Here is my work so far:

We know that $H_i(X \times \partial D^2) \cong H_i(X) \oplus H_{i-1}(X)$ for all $i$ (by convention, $H_{-1}(X) := 0$). Thus, from the short exact sequence $0 \to \partial X \times D^2 \hookrightarrow X \times D^2 \to (X \times D^2) / (X \times \partial D^2) \to 0$, we get the following long exact sequence

$$ \cdots \to H_i(X \times \partial D^2) \cong H_i(X) \oplus H_{i-1}(X) \to H_i(X \times D^2) \cong H_i(X) \to H_i(X \times D^2, X \times \partial D^2) \xrightarrow{\partial} H_{i-1}(X \times \partial D^2) \cong H_{i-1}(X) \oplus H_{i-2}(X) \to \cdots. $$

The difficulty I am having is, since we don't have nice $H_i($something$) = 0$ as we have in some problems, it's difficult to express $H_i(X \times D^2, X \times \partial D^2)$ in terms of $H_j(X)$ in this case. As $H_i$ and $\tilde{H_i}$ doesn't differ so much (and in fact are the same for relative homology groups), considering the reduced homology groups also didn't lead to much insight either.

I also was thinking of applying the relative homological version of the Mayer-Vietoris sequence, but I ran into a similar problem of having none of the factors I desired in a nice form.

Answer 1

When this happens, unfortunately you have to dig into at least one of the induced maps or use fancy technology like a Künneth theorem.

Consider the map $i:X\times \partial D^2\hookrightarrow X\times D^2$. In homology, $i_*:H_i(X\times \partial D^2)\rightarrow H_i(X\times D^2)$ is basically an isomorphism on the homology of $X$ and sends the cycles in $S^1$ to zero since they all become boundaries under $i$. The isomorphism $H_i(X\times S^1)\cong H_i(X)\oplus H_{i-1}(X)$ tells you that the cycles in $X\times S^1$ come from pairing the cycles in $X$ with those in $S^1$. So we can say that $\ker(i_*)\cong H_{i-1}(X)$ and $\text{im}(i_*)\cong H_i(X)$. Essentially your $i_*$ is a projection map.

Let's call the next map $q_*$. We know that $\text{ker}(q_*) = \text{im}(i_*)\cong H_{i}(X)$. Also from $H_i(X\times D^2, X\times S^1)\xrightarrow{\partial} H_{i-1}(X\times \partial D^2)\xrightarrow{i_*}H_{i-1}(X)$ we get that $\text{im}(\partial) \cong H_{i-2}(X)$. So we can break the long exact sequence into shorter pieces.

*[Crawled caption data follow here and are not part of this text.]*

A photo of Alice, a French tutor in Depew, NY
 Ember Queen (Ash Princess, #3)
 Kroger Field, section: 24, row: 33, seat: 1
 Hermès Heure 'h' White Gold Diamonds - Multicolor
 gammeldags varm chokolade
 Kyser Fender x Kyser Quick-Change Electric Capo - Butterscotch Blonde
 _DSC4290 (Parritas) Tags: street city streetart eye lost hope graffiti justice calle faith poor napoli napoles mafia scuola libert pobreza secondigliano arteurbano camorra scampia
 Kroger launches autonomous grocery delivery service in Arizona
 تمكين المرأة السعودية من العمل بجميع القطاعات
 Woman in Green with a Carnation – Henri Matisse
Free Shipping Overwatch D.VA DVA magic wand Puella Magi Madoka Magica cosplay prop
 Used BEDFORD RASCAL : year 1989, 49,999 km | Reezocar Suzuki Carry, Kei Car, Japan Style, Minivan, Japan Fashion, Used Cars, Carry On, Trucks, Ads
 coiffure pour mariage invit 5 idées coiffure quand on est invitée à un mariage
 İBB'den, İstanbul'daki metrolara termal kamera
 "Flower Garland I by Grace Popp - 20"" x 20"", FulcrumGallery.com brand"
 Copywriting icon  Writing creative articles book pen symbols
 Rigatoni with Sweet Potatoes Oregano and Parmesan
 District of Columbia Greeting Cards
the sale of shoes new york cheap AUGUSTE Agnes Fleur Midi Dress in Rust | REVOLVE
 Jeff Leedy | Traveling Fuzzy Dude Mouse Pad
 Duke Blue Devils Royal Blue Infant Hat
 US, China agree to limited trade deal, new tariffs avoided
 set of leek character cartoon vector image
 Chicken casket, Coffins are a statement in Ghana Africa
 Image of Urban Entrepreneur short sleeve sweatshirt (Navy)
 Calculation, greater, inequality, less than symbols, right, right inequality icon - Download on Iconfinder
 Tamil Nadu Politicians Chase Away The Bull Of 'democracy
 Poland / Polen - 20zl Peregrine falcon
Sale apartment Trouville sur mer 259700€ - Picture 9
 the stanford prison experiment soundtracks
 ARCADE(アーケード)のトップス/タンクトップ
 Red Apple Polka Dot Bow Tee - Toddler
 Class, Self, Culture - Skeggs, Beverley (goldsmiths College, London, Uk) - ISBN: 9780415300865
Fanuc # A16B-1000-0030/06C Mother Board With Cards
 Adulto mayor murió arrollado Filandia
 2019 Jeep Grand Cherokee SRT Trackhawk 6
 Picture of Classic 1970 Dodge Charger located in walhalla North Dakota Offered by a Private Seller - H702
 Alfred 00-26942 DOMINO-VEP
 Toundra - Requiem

$0\rightarrow \text{coker}(i_*)\xrightarrow{q_*}H_i(X\times D^2,X\times \partial D^2)\xrightarrow{\partial}\text{im}(\partial) \rightarrow 0$.

But $\text{coker}(i_*) = H_i(X)/\text{im}(i_*) = 0$, so $\partial$ is actually an isomorphism (in this SES).

Alternatively, you can try to use the relative Kunneth Formula, which I think should say something like $$H_i(X\times D^2,X\times S^1)\cong \bigoplus_{p+q = i}H_p(X)\otimes H_q(D^2,S^1)\oplus \bigoplus_{p+q=i} \text{Tor}(H_p(X),H_q(D^2,S^1))$$

The $H_q$ term is $\mathbb{Z}$ only when $q=2$, and thus the $\text{Tor}$ term contributes nothing and we have a single term when $p = i-2$. But you should assume I'm lying and check this out more carefully for yourself.